I love my food, but I'm also pretty irregular about it. I eat when I feel like it, whenever the whim to experiment takes over, and often in sync with my equally random sleeping habits. I'm not much of a cook, but I like checking out new places and all that blah. I often eat alone, because most of the people I hang out with are not given to random spontaneous trips to some arbit place. And people find it difficult to believe that I actually eat alone at diners and restaurants. Or, to be more accurate, I find it hard to come to terms with the fact that people find it odd.

At around 11pm yesterday I was dying of hunger. I'd put two consecutive night-outs on campus and for all purposes had practically lived there. My body clock was messed to the extent that I had breakfast at Kerbey Lane at 7 in the morning (without having slept a wink), and promptly went home and crashed. I slept a bit more in the afternoon after class and had seen out the entire day without having anything else to eat. I've talked about how Austin is the Bangalore of the US in many ways, and here too most restaurants close as early as 10pm. Kerbey Lane cafe, close to campus, is the one 24 hour place around and your only other late night options are the beer bars which serve your usual pub grub. Anyway, I didn't feel like cooking dinner that night or ordering food because my roommate A was out with his friends B, C and the rest of their gang, and it would have worked out to too much food for one person. A,B, C and the others had gone to this beer joint close to my place, called "The Flying Saucer".

There's another Kerbey Lane somewhere closer to my apartment. I called up B, a regular patron, and he reckoned it would be a 25 minute walk. Too far, I decided. My stomach was well and truly rumbling now, so the Flying Saucer loomed as the only option. Although they model themselves on a traditional German beer place with some 300 varieties of Beer from all over the world, the Flying saucer serves some good simple German fare, basically sausages, wurst and potato salad. So I headed there, and though it was buzzing quite a bit for a Thursday night, I managed to get a table on the patio outside. As I was tucking into my dinner, A suddenly stepped outside and was more than a little surprised to see me. "You should've come inside and joined us. We're heading home now." "Well, I just came for a quick bite. I'm not drinking you see." And he added, with a look of major concern "You enjoying yourself?" Out came B, C and the rest of them, hanging around the place for some post-drinks banter. Before I knew it, I had become this object of major curiosity among the group, who clearly thought I had lost my marbles by being seen alone in the place. "I thought you were going to Kerbey Lane!" said B. "Well, I decided it was too far to walk, and this was the only place open for dinner." C had just joined the group and voiced his amazement, and I had to repeat the explanation for his benefit. "But surely you can't come here for dinner! Alone!" "I'm doing just fine, no worries" didn't seem to cut it with him. The rest of them, on being told "Woh us ka roommate hai" were meanwhile nodding their heads knowingly. So much for a peaceful dinner.

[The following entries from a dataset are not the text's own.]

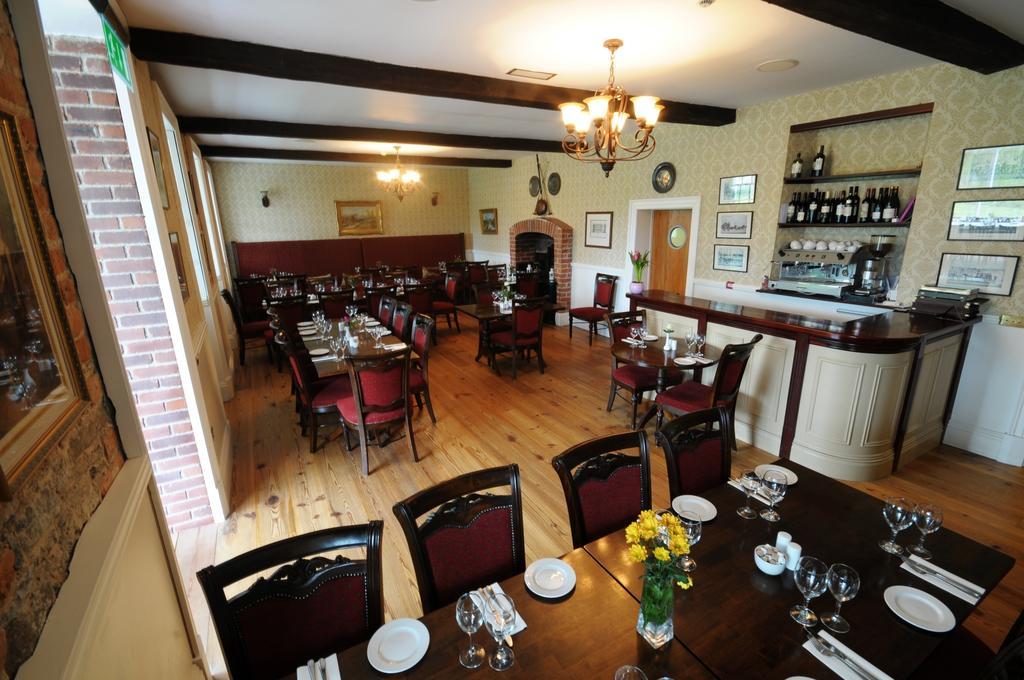 Ashbrook Arms Townhouse And Restaurant Hotel Durrow Kültér fotó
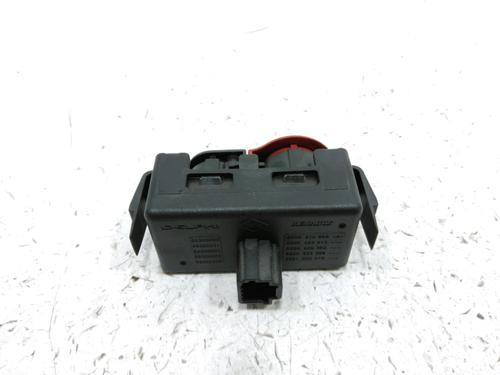 Warning switch RENAULT CLIO III Grandtour (KR0/1_) 1.5 dCi (KR0G) | BP30989933I22 - Image 2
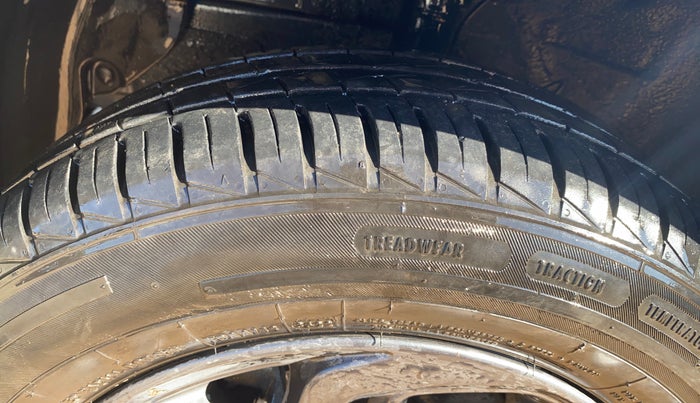 2022 Hyundai GRAND I10 NIOS SPORTZ AMT 1.2 KAPPA VTVT, Petrol, Automatic, 9,996 km, Left Front Tyre Tread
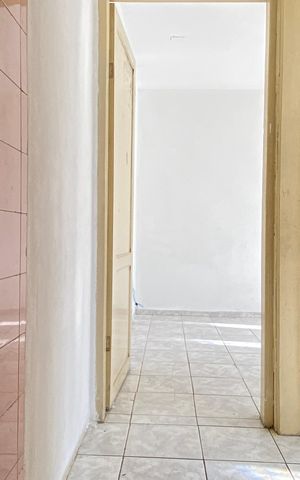 Casa para alugar com 50m², 2 quartos e sem vaga Casa para alugar com 50m², 2 quartos e sem vagaCorredor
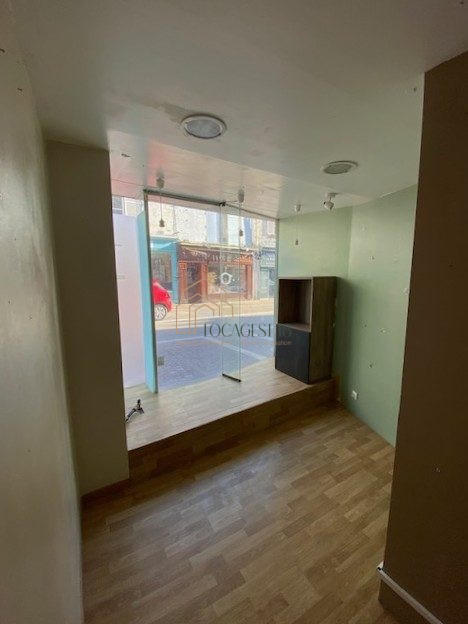 Local commercial - 72 m² - 2 pièces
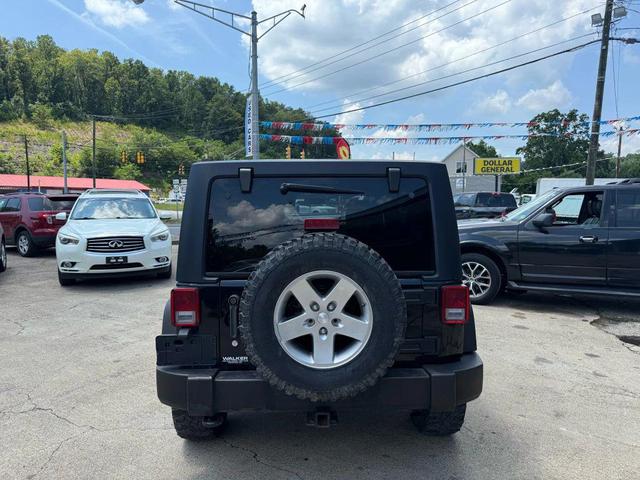 Photo of 2010 Black Jeep Wrangler Unlimited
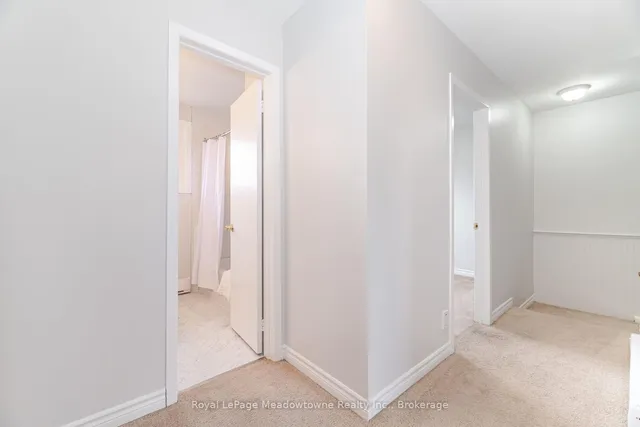 Additional image 26 of 204 Bousfield Cres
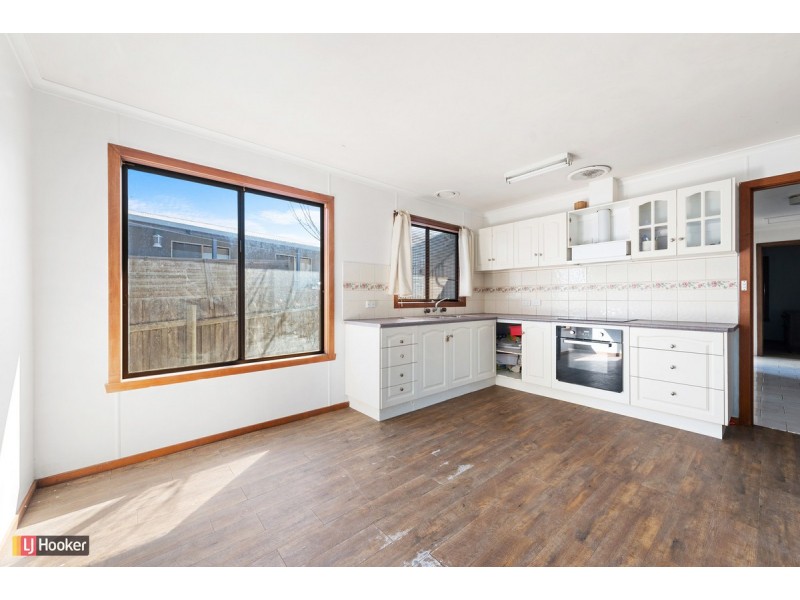 7 Alexandra Avenue, Kalimna VIC 3909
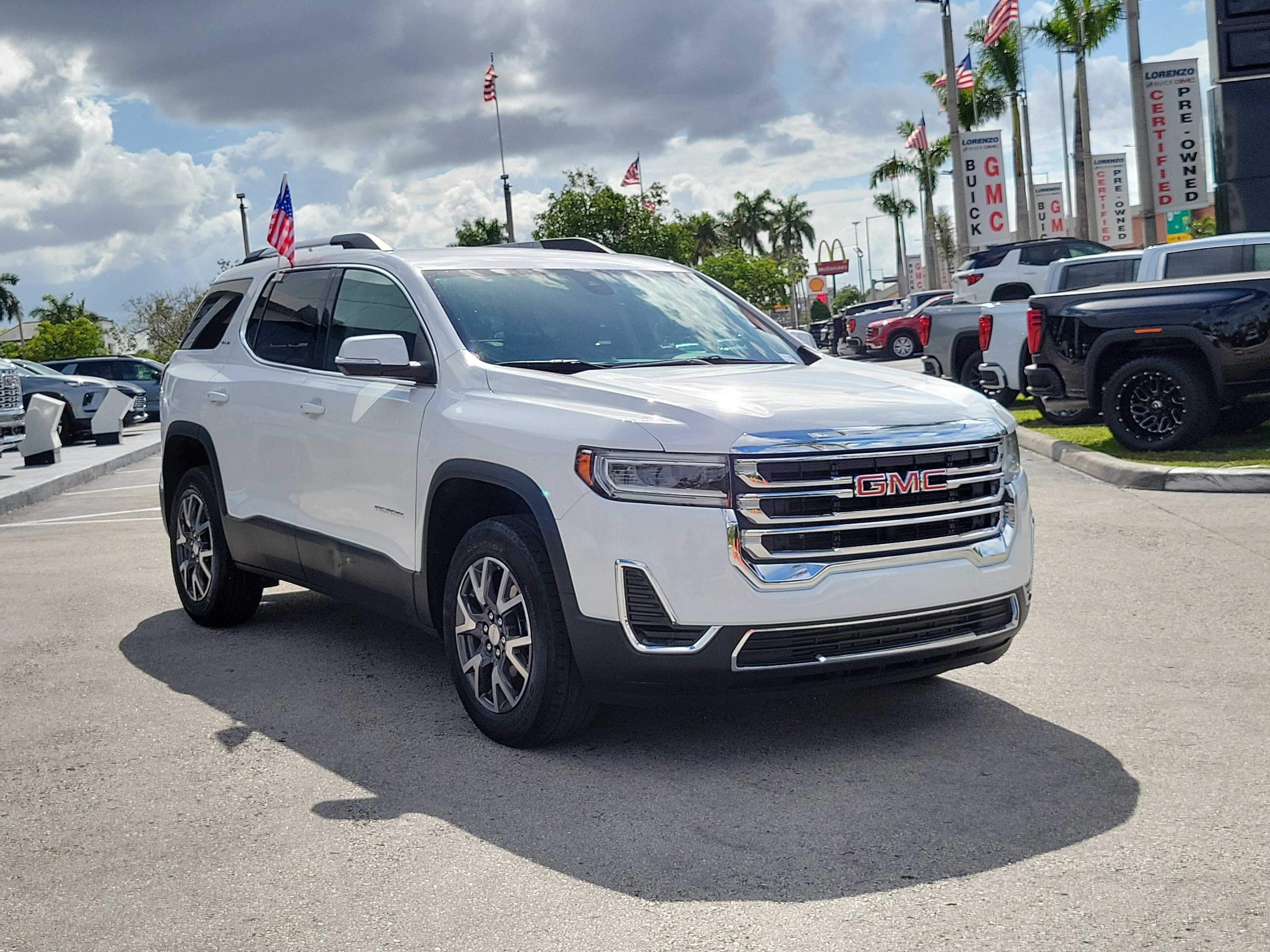 2023 GMC Acadia SLE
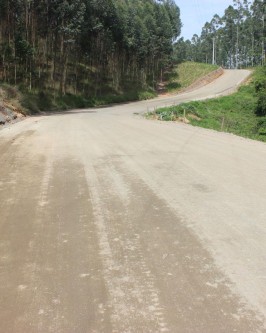 Mais um trecho de pavimentação asfáltica na Estrada Geral da Serrinha - Foto 5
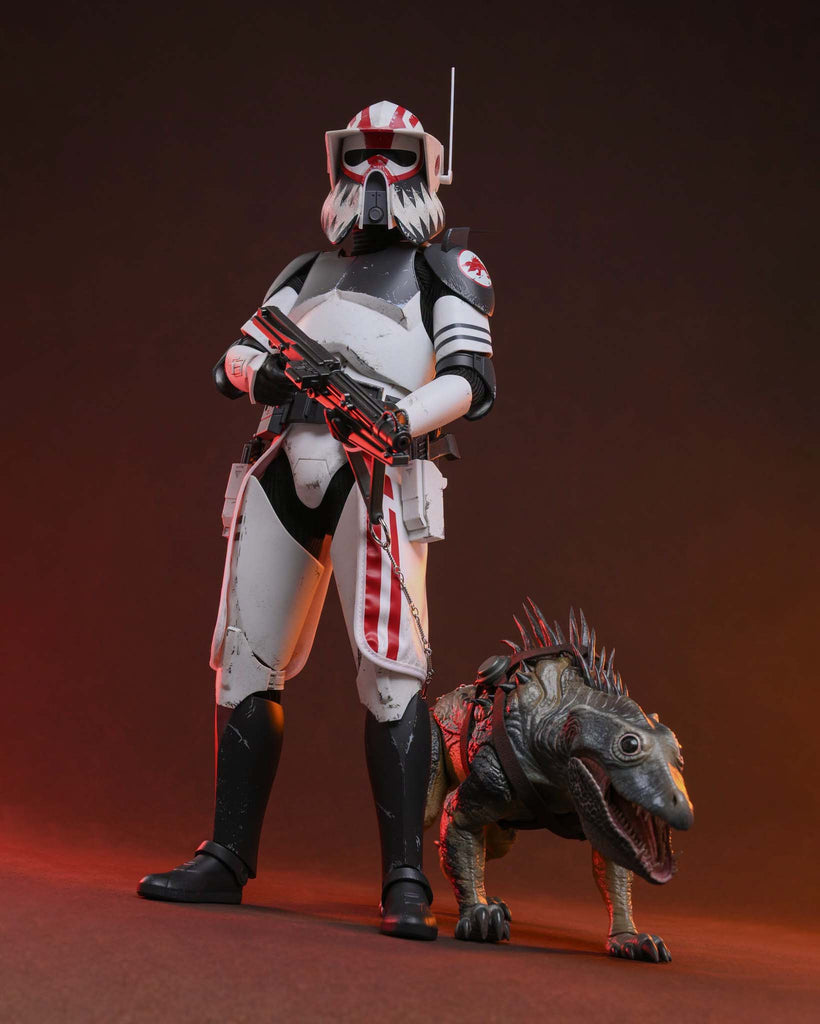 Hot Toys TMS167 Star Wars: The Clone Wars - Sergeant Hound 1/6th Scale Collectible Figure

Even if I'm not the most gregarious person, I'm not a recluse or anything. I keep some really good company here, but at the same time I like a bit of privacy and anonymity, and often enjoy doing certain things by myself, like browsing through music stores or going for random walks. And sampling food, of course. But far from wanting to understand, people seem to be disturbed by it and classify it as abnormal behaviour. Another blogger had a nice long rant about how annoying it can be the way society perceives the single woman. For the single twenty-something male it can be equally irritating and also amusing to see others' reactions if you don't conform to the stereotype. Apparently, you have to live by the 'work-hard-by-day party-harder-by-night' credo, be surrounded by fast-talking cronies everywhere, be a complete Raymond family man at home and an incorrigible flirt everywhere else, be obsessed with fast cars and bikes, have strong opinions on everything and NEVER be seen alone. If you like reading, blogging or, god forbid, eating by yourself you suddenly become this depressing Devdas type character who needs help.

The funny thing is, I've known people who like to consciously portray themselves as solitude-loving lone wolves, who like being far from the madding crowd as if to build an aura around them. Whether this constitutes an iconoclastic streak or just being an exhibitionist, I don't know because in my case I'm not out to prove anything to anyone. I guess I could take the philosophical view and be reminded of a line from an Archie comic: When a person dares to be different, he gets called an individualist. On the other hand, if he is different, he becomes an oddball.